### PROBLEM STATEMENT
Write out every record below exactly as given. Leave the pictures out.

━━━ DATA TO USE

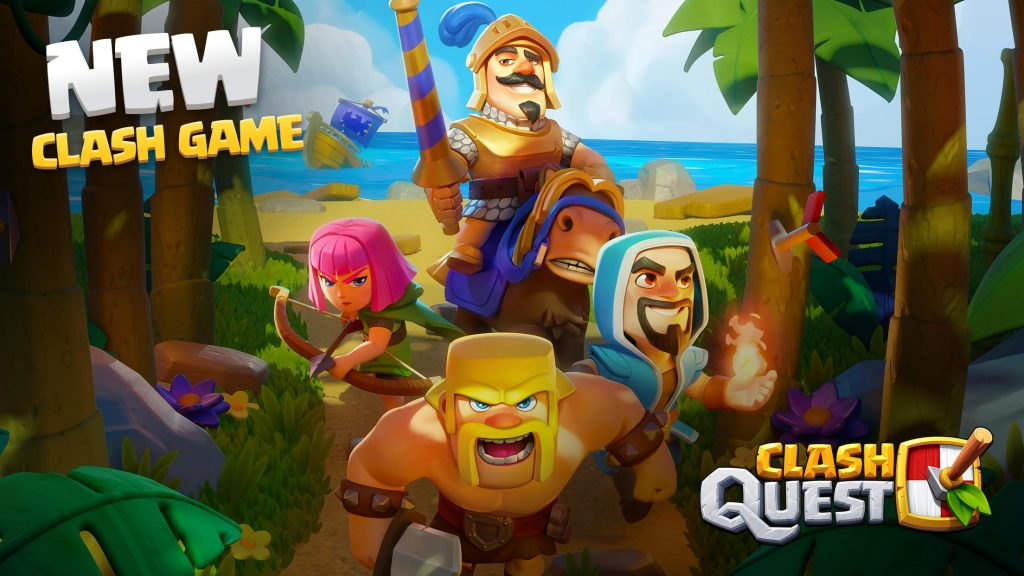 How to download Clash Quest on Android and iOS using the VPN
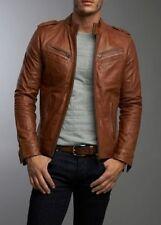 Men's Real Lambskin Tan Brown Leather Motorcycle Jacket Slim fit Biker Jacket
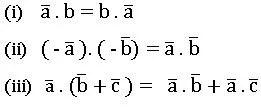 TS inter 1A product of vectors 1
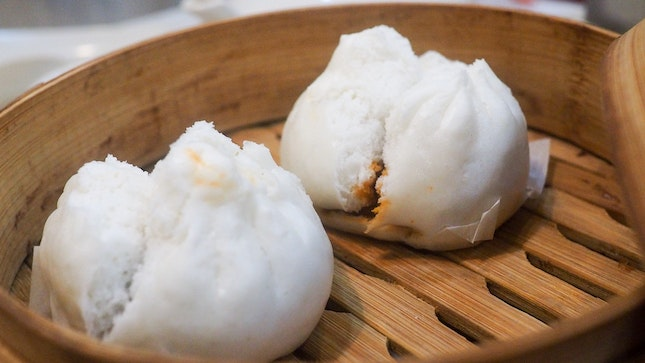 Honey BBQ Pork Bun ($3.90/3 pcs)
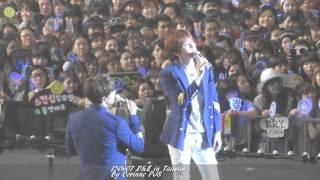 150607 SJ D&E in Taiwan talk_日文中文韓文搞不清+ELF韓文很厲害+看著樓上ELF[by Corinne PJS]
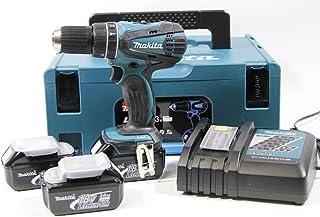 Suchergebnis Auf Für Makita Schlagschrauber Elektrowerkzeuge Baumarkt
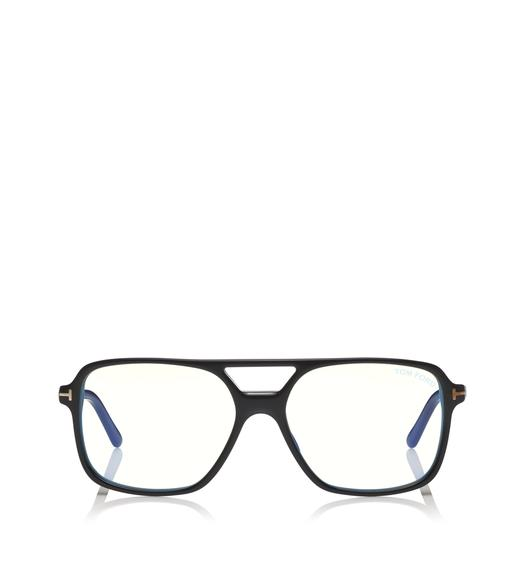 BLUE BLOCK AVIATOR OPTICALS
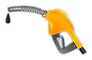 machine-clipart-petrol-pump-8.png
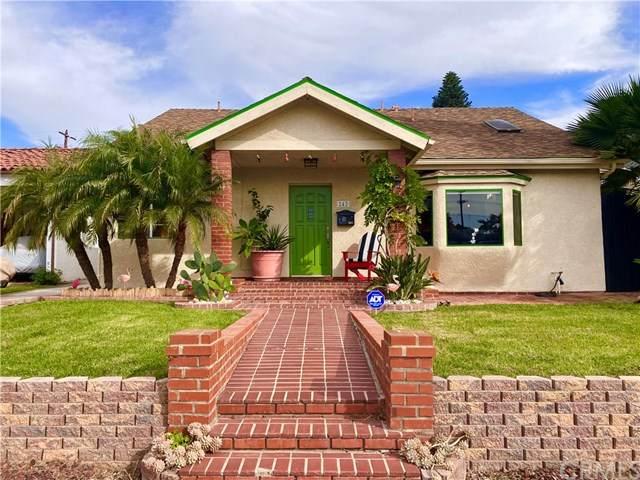 242 Ximeno Avenue, Long Beach, CA 90803 (#PW20230236) :: The Parsons Team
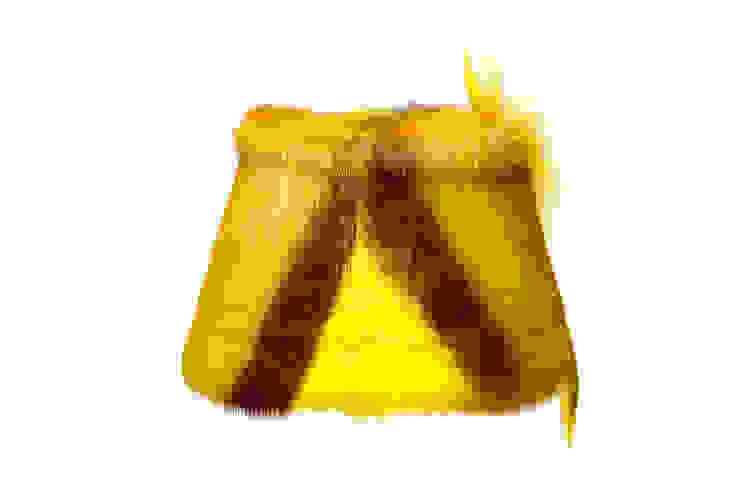 Springbok Lamp Shade: modern  by From Africa, Modern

━━━━━━

### RESPONSE TO THIS EXERCISE
 How to download Clash Quest on Android and iOS using the VPN
 Men's Real Lambskin Tan Brown Leather Motorcycle Jacket Slim fit Biker Jacket
 TS inter 1A product of vectors 1
 Honey BBQ Pork Bun ($3.90/3 pcs)
 150607 SJ D&E in Taiwan talk_日文中文韓文搞不清+ELF韓文很厲害+看著樓上ELF[by Corinne PJS]
 Suchergebnis Auf Für Makita Schlagschrauber Elektrowerkzeuge Baumarkt
 BLUE BLOCK AVIATOR OPTICALS
 machine-clipart-petrol-pump-8.png
 242 Ximeno Avenue, Long Beach, CA 90803 (#PW20230236) :: The Parsons Team
 Springbok Lamp Shade: modern  by From Africa, Modern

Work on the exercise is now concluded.